RECORDED DATA:
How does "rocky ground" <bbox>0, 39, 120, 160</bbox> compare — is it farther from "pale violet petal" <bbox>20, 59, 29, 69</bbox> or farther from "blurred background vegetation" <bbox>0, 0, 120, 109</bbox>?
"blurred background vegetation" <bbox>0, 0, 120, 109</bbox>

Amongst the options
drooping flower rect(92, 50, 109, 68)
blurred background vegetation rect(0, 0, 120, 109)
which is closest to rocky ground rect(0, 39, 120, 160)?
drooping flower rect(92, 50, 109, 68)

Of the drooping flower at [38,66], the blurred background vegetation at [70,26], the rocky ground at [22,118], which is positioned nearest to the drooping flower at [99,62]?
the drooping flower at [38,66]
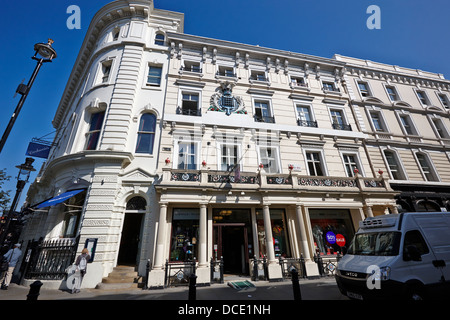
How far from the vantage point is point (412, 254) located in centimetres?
546

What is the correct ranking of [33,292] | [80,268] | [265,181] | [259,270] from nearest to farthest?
[33,292] < [80,268] < [259,270] < [265,181]

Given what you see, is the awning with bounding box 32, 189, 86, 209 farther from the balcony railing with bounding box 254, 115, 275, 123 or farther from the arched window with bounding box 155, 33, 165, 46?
the arched window with bounding box 155, 33, 165, 46

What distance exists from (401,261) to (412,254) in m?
0.43

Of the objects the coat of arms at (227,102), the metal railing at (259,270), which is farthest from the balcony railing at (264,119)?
the metal railing at (259,270)

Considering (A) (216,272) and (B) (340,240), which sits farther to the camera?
(B) (340,240)

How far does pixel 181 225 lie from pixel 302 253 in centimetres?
697

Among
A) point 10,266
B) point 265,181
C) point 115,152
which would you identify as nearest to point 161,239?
point 115,152

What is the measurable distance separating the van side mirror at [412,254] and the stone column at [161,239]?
30.0ft

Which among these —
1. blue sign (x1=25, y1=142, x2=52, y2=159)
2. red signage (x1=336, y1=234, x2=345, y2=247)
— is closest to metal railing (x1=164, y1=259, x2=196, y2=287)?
red signage (x1=336, y1=234, x2=345, y2=247)

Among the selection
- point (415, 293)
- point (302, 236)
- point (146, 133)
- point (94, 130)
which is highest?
point (94, 130)

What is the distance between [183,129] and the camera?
12.9m

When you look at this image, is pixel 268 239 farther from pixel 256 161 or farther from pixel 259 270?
pixel 256 161

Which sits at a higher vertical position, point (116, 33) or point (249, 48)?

WHAT TO PRODUCE:
Add 71 to every number in the answers, both the distance figure and the pixel coordinates, and write out the material again from the line containing "What is the distance" through the end, requests included and left unchanged.

THE SOLUTION:
What is the distance between [183,129] and the camera?
83.9m

When you look at this image, is pixel 268 239 farther from pixel 256 161 or farther from pixel 259 270?
pixel 327 232

Which sits at a higher vertical position, point (116, 33) or point (249, 48)?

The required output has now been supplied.